Broadcasting Authority throws out PN complaint on Bernard Grech Insights interview on TVM

A Nationalist Party complaint over unfair treatment by PBS journalist during current affairs programme Insights was rejected by Broadcasting Authority 

Opposition leader Bernard Grech being interviewed by TVM journalist Glen Falzon on Insights
Opposition leader Bernard Grech being interviewed by TVM journalist Glen Falzon on Insights

The Broadcasting Authority has rejected the Nationalist Party’s complaint over unfair treatment towards Bernard Grech during an interview on the national broadcaster.  

In January, the PN had filed a complaint against TVM with the Broadcasting Authority (BA), claiming that journalist Glen Falzon’s questions and “behaviour” were inspired by the Labour Party’s “partisan narrative”. 

“His treatment of the Opposition leader was clear from the start, repeatedly asking him the same questions, even after they were answered clearly,” PN secretary general Francis Zammit Dimech said in the complaint. “He didn’t act the same when he interviewed the Prime Minister a week earlier.” 

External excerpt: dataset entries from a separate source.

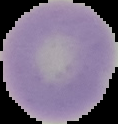

Summary:
  - Image type: cell region segmented out of the field of view; surrounding area masked to black
  - Preparation: thin blood smear
  - Image size: 118×124 pixels
  - Malaria status: uninfected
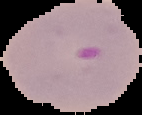
image size = 142×115 pixels
malaria status = parasitized
preparation = thin blood smear
image type = segmented cell region on a black background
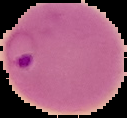
Summary:
  - Image type: segmented cell region on a black background
  - Preparation: thin blood film
  - Image size: 127×118 pixels
  - Malaria status: parasitized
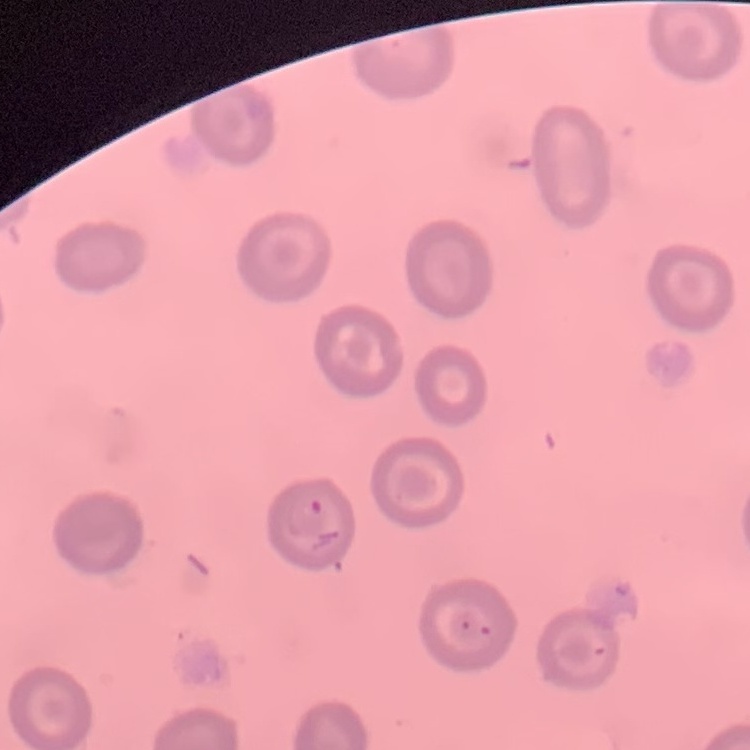

erythrocyte morphology = no rouleaux formation
image type = one tile cut from a larger photomicrograph
preparation = thin blood smear
stain = Field's or Giemsa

In a decision published on Friday, the BA said that  Zammit Dimech and MP Karol Aquilina were called to testify in front of the board after the complaint was filed.  

Aquilina said that, as a journalist forming part of the national broadcaster’s newsroom, Falzon had the obligation to act impartially when interviewing politicians. 

In an interview with the Prime Minister a week earlier, the journalist gave him a “free hand” at talking about anything he wished, Aquilina claimed. The opposition leader on the other hand, was asked more loaded questions.  

“Even the tone and attitude of the journalist were different when questioning the two leaders,” he said.  

The Nationalist MP also said the journalist had been paid to present a government event just days after the incident. “The journalist might have already been prejudiced against the PN.” 

The PBS did not answer to the concern raised, insisting it was irrelevant to the complaint filed.  

In its decision, the BA said every journalist has a right to ask questions, even if the person being interviewed may feel uncomfortable. “In a journalistic programme like Insights, which deals with current affairs, it is difficult to have equal treatment, as ongoing developments may influence the debate.”